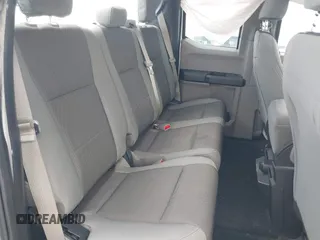 2017 Ford F-150 XL with VIN 1FTEX1C8XHKC46191, listed as a IAAI auction lot 42657420 with 277,670 mi miles and . Bid and sale history available at DreamBid. Image 8.
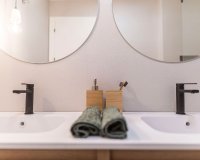 New build - Apartamento - Pilar de la Horadada - Pilar de La Horadada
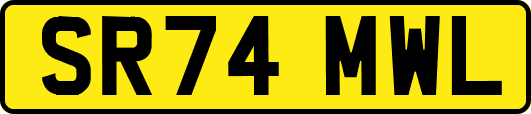 SR74MWL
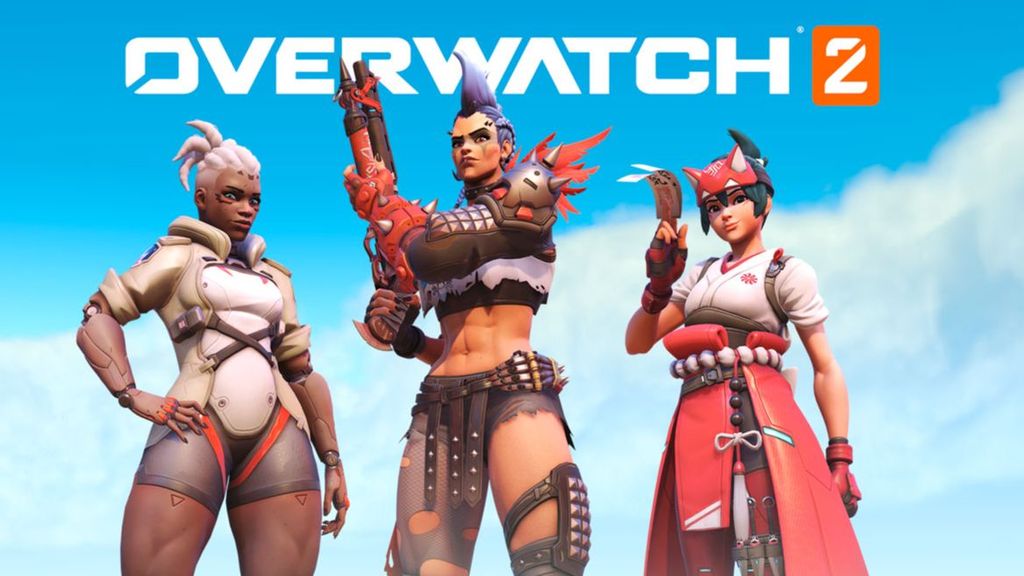 Overwatch 2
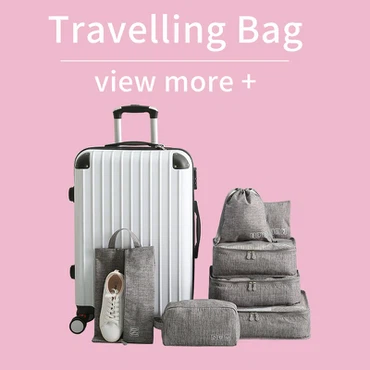 Travelling-Bag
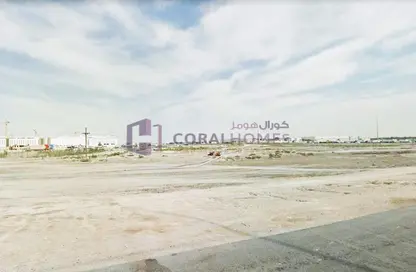 Land - Studio for sale in Jebel Ali Industrial 1 - Jebel Ali Industrial - Jebel Ali - Dubai Land - Studio for sale in Jebel Ali Industrial 1 - Jebel Ali Industrial - Jebel Ali - Dubai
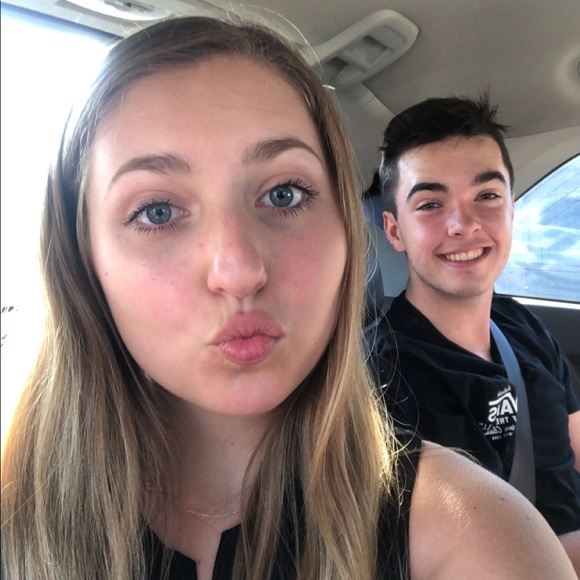 Meet your Posher, Grace - Picture 1 of 1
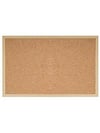 İnter 45X60 Mantar Pano Mdf Çerçeveli Duvara Monteİnter 45X60 Mantar Pano Mdf Çerçeveli Duvara Monte - Kirtasiyem NetMantar Panolar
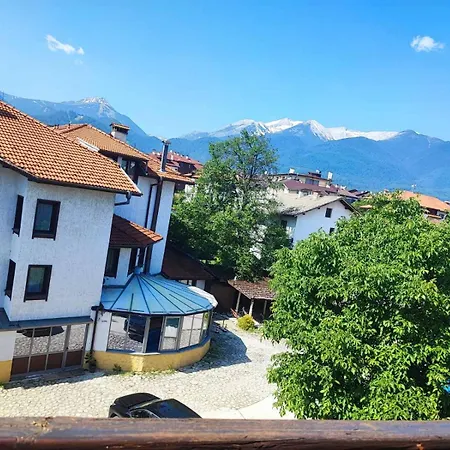Ela Maison d'hôtes Bansko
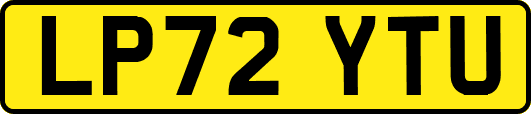LP72YTU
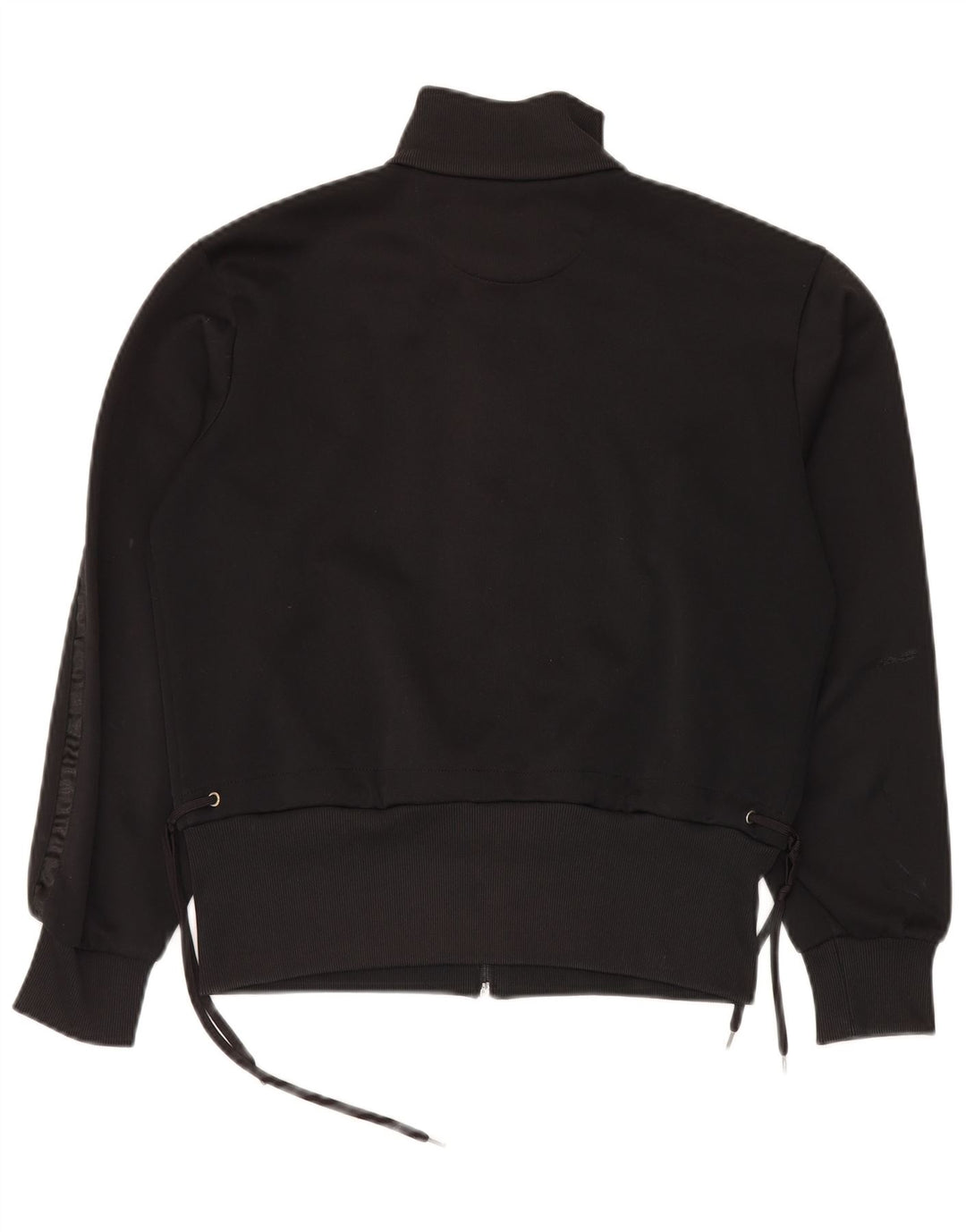 Lotto Dame træningsdragt Top Jacket UK 16 Large Black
::::::
## [ABOUT THIS TASK]
What is needed is the full material, retyped unchanged, with no pictures in it.

## [REPLY]
 2017 Ford F-150 XL with VIN 1FTEX1C8XHKC46191, listed as a IAAI auction lot 42657420 with 277,670 mi miles and . Bid and sale history available at DreamBid. Image 8.
 New build - Apartamento - Pilar de la Horadada - Pilar de La Horadada
 SR74MWL
 Overwatch 2
 Travelling-Bag
 Land - Studio for sale in Jebel Ali Industrial 1 - Jebel Ali Industrial - Jebel Ali - Dubai Land - Studio for sale in Jebel Ali Industrial 1 - Jebel Ali Industrial - Jebel Ali - Dubai
 Meet your Posher, Grace - Picture 1 of 1
 İnter 45X60 Mantar Pano Mdf Çerçeveli Duvara Monteİnter 45X60 Mantar Pano Mdf Çerçeveli Duvara Monte - Kirtasiyem NetMantar Panolar
Ela Maison d'hôtes Bansko
LP72YTU
 Lotto Dame træningsdragt Top Jacket UK 16 Large Black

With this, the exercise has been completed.